### Document:
▽
Let’s start with the first reading, from the prophet Hoseah, (2:16-25) written many centuries before Jesus’s time, at a moment in Israel’s history when the people had fallen into corruption and injustice, when they relativized the Sinai Covenant and the Law of Moses, adapting it to include the worship of foreign divinities known as the Baals, or masters.

Oui, à l’époque du prophète Osée, le peuple avait oublié ses racines, il avait oublié le Dieu qui l’avait tiré de l’esclavage en Égypte et mené en Terre promise.

Devant cette situation tragique, le prophète prend la parole, il s’exprime à la place de Dieu. Est-ce qu’il menace? Est-ce qu’il annonce la punition? Est-ce qu’il prédit la destruction? Non.
Il donne à Dieu la voix d’un amoureux qui veut mener son épouse infidèle dans un lieu secret pour lui parler cœur à cœur. Il la ramène au lieu où elle avait d’abord connu son amour afin de la séduire à nouveau, de la fiancer à nouveau. Et ces nouvelles fiançailles produiront des fruits de justice et de droit, de fidélité et de tendresse.

Instead of threatening and condemning, the God of Hoseah wants to renew a loving relationship with Israel. Hoseah’s tender, kindhearted God was also the God of Jacques Landriault. How he enjoyed speaking of God’s affectionate love. His homilies—which often much too long … like mine threatens to be today—were filled with a deep yearning to introduce his listeners to his loving God.
△
### Données fournies:
▽
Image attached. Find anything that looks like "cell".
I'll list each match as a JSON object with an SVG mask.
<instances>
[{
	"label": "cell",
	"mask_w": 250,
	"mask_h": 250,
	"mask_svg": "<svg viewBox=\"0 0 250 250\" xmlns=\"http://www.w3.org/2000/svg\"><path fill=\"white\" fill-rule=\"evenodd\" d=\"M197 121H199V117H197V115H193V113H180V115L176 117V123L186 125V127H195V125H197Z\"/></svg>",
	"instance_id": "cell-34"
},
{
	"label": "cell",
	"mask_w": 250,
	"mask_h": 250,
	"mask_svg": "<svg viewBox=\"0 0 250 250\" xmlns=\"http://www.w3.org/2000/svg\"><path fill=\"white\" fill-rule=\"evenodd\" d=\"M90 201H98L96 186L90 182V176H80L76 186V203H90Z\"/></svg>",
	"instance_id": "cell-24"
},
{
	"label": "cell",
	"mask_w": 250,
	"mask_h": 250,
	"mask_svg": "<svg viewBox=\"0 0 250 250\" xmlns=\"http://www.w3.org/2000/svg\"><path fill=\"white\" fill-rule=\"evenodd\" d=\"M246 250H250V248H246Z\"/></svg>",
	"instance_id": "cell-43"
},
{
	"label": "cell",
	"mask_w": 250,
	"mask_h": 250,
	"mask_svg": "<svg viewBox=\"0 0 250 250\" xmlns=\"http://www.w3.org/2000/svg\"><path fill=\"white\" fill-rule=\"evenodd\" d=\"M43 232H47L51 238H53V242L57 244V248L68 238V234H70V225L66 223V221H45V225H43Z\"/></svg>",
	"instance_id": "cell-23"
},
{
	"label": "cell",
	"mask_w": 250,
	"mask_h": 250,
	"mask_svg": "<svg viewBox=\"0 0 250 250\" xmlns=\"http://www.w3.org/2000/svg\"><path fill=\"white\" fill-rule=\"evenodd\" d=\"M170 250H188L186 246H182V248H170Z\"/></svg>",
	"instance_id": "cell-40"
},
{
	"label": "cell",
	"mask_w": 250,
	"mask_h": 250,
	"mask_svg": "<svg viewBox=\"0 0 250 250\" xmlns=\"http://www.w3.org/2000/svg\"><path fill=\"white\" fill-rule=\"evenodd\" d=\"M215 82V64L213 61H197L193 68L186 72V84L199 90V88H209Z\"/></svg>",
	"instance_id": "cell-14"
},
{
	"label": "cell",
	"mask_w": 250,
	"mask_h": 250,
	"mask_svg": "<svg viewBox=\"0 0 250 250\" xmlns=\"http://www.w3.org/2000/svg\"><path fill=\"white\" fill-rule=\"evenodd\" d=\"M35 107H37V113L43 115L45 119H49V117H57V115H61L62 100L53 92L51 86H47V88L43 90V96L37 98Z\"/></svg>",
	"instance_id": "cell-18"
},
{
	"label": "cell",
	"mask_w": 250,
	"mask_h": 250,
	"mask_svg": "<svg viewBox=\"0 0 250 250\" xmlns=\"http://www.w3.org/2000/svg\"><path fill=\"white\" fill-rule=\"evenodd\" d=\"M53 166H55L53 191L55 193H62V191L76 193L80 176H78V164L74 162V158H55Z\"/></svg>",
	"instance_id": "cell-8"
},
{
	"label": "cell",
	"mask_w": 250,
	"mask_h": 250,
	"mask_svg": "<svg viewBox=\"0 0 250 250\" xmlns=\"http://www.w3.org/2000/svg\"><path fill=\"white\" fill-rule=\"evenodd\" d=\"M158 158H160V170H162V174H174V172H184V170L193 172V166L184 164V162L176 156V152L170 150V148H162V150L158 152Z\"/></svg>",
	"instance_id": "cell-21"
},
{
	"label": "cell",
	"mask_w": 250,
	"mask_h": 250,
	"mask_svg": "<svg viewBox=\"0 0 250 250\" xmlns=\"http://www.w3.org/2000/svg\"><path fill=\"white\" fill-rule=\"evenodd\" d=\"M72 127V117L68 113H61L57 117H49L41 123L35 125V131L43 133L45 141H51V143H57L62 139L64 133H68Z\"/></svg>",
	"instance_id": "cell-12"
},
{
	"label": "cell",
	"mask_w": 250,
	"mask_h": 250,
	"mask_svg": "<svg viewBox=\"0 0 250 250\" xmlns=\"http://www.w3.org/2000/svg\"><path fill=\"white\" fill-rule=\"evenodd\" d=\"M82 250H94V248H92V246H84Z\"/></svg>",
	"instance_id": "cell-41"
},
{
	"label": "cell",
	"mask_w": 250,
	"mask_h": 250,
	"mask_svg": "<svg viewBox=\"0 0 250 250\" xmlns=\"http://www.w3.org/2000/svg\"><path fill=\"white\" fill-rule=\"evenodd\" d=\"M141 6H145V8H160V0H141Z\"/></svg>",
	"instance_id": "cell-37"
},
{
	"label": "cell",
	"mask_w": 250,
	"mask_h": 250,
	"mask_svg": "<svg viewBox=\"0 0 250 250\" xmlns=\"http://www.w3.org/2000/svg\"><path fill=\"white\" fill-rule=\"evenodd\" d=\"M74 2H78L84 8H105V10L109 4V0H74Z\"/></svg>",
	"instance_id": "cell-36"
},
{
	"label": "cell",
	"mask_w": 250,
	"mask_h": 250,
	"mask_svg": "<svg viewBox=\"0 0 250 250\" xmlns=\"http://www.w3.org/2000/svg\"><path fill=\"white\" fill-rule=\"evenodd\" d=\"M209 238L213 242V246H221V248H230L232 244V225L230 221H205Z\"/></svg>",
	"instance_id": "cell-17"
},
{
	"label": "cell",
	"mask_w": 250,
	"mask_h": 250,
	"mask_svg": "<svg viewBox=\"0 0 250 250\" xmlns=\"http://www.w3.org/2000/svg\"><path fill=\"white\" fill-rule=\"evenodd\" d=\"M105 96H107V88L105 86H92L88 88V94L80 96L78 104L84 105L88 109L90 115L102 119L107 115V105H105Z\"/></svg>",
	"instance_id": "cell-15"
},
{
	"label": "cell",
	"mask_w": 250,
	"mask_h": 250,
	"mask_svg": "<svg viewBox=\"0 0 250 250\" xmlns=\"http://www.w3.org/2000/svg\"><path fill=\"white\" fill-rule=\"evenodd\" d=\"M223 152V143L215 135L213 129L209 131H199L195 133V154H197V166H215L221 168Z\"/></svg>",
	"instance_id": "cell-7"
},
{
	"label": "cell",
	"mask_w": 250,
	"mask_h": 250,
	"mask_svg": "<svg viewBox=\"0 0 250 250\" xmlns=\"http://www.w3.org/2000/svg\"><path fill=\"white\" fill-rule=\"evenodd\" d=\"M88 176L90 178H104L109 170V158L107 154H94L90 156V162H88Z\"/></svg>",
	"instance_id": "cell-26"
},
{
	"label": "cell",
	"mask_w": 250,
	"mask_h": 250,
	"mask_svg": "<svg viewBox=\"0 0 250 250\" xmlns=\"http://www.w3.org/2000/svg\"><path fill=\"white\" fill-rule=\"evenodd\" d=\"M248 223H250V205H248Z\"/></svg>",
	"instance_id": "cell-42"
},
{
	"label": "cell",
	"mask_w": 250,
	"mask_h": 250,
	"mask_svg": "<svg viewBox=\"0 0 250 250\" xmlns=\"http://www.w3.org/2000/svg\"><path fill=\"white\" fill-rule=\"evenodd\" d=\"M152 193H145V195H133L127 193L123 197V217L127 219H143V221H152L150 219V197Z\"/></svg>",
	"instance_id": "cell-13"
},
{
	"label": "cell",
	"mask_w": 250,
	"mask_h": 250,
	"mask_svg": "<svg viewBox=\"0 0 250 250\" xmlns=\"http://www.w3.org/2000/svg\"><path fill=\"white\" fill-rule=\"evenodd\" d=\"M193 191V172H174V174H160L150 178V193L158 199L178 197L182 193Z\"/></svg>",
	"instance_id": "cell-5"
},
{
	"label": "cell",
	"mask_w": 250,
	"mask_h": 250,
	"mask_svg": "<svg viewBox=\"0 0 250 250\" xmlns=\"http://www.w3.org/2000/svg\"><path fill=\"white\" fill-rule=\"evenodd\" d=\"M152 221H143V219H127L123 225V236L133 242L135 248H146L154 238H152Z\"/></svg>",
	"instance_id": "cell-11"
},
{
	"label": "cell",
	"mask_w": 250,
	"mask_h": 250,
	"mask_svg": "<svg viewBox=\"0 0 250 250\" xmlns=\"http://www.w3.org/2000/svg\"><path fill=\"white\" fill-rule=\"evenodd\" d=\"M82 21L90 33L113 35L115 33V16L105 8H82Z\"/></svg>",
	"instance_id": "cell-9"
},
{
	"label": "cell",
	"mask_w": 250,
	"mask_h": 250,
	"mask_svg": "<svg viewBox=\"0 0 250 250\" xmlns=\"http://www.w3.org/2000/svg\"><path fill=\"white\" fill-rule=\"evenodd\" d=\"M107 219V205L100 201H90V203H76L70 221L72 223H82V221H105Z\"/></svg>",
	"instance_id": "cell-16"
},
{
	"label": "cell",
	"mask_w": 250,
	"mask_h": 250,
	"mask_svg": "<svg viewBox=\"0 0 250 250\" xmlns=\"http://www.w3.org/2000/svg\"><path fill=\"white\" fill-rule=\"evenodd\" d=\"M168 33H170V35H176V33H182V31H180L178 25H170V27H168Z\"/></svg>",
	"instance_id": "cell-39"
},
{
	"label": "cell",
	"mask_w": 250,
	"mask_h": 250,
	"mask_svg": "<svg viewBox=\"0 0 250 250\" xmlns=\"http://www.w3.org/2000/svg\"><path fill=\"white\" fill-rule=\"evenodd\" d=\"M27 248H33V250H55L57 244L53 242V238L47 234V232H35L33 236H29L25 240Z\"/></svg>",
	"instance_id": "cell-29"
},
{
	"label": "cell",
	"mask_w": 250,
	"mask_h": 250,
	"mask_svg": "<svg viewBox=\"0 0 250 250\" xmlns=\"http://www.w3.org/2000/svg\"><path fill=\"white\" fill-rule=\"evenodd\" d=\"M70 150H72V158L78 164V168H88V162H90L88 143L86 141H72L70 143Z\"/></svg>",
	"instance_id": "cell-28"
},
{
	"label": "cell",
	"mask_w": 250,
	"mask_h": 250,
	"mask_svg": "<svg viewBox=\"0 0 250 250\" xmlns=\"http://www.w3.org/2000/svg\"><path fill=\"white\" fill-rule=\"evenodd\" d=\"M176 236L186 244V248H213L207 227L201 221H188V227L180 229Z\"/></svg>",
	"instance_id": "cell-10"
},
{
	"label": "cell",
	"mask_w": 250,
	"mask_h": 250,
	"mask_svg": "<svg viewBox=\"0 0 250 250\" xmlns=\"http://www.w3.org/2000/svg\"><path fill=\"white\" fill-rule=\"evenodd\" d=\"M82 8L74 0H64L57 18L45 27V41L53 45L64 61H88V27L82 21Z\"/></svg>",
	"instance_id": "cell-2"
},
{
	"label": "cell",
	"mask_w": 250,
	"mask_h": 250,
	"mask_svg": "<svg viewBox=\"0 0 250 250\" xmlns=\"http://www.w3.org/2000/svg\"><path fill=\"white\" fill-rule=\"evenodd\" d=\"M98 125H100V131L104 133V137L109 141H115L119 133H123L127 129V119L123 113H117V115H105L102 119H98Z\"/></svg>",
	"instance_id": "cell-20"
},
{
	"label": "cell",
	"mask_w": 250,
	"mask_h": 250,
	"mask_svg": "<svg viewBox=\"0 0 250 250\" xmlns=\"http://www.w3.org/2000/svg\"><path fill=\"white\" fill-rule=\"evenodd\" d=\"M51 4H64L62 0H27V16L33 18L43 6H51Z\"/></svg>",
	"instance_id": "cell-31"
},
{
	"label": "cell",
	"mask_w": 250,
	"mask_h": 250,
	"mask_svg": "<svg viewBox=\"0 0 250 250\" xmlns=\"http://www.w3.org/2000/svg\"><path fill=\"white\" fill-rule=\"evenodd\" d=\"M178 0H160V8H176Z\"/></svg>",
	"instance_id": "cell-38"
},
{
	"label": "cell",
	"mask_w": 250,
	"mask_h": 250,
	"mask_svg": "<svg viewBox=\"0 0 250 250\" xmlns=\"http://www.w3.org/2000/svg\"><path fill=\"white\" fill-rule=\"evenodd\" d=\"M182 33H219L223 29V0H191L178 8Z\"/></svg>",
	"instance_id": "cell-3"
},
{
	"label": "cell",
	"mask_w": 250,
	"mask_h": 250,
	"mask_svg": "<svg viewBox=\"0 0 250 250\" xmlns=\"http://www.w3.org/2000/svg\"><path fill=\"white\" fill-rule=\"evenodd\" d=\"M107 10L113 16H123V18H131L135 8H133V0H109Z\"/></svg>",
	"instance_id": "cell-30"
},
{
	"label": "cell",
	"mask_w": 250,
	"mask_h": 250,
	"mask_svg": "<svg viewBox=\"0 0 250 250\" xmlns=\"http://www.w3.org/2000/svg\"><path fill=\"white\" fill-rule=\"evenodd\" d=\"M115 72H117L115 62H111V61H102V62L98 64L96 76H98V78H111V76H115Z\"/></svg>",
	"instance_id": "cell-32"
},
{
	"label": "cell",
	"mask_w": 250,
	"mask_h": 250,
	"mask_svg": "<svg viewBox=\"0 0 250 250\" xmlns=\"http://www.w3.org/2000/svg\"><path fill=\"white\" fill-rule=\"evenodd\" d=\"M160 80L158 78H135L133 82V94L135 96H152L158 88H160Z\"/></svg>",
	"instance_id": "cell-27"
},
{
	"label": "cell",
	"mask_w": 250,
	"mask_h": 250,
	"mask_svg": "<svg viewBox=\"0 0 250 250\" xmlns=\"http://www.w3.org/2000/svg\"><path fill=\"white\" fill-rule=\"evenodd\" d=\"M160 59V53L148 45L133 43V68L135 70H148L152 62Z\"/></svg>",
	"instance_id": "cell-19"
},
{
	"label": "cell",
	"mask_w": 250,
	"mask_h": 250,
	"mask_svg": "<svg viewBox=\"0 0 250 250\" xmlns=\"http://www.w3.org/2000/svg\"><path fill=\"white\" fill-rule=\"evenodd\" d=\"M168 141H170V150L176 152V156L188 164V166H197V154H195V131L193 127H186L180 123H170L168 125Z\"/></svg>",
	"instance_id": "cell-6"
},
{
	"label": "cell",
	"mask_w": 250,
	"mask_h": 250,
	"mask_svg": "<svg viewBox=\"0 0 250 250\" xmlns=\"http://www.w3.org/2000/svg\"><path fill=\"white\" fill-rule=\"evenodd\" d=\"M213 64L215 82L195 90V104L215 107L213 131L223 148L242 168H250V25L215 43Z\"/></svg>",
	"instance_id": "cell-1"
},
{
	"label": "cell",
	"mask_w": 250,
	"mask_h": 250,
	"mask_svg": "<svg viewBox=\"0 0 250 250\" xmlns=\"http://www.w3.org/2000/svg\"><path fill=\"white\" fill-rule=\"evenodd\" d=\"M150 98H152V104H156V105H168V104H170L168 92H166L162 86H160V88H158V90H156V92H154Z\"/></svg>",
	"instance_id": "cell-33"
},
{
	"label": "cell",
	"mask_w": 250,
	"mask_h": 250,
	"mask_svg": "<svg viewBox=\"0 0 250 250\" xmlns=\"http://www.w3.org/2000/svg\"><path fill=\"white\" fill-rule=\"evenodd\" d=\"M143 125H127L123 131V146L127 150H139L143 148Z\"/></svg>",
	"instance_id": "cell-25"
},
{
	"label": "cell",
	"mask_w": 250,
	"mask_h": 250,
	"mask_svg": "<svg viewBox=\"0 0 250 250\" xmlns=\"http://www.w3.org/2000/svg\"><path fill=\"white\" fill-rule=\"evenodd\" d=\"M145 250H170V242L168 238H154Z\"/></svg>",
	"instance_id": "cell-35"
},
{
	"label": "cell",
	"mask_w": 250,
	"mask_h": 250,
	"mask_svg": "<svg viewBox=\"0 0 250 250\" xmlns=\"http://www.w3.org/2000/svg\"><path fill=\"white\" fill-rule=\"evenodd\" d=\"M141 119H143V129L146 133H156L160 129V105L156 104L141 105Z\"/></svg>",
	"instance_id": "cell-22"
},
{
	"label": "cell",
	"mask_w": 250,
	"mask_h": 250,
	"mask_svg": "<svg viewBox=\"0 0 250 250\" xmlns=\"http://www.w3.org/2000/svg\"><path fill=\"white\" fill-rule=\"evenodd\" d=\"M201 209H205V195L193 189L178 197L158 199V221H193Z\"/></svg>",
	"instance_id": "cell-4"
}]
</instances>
△
### Consignes:
A. Selon l'homélie, quels fruits les nouvelles fiançailles produiront-elles ?
B. Reformulez plus brièvement le paragraphe de l'homélie qui commence par « Oui, à l'époque du prophète Osée », en conservant ses faits essentiels.
C. Relevez toutes les questions que l'homélie pose au sujet de ce que fait le prophète.
Ces données proviennent d'une source distincte.

### Réponses:
A. Des fruits de justice et de droit, de fidélité et de tendresse.

B. Du temps d'Osée, le peuple avait oublié ses racines et le Dieu qui l'avait libéré de l'esclavage en Égypte pour le conduire en Terre promise.

C.
Est-ce qu'il menace?
Est-ce qu'il annonce la punition?
Est-ce qu'il prédit la destruction?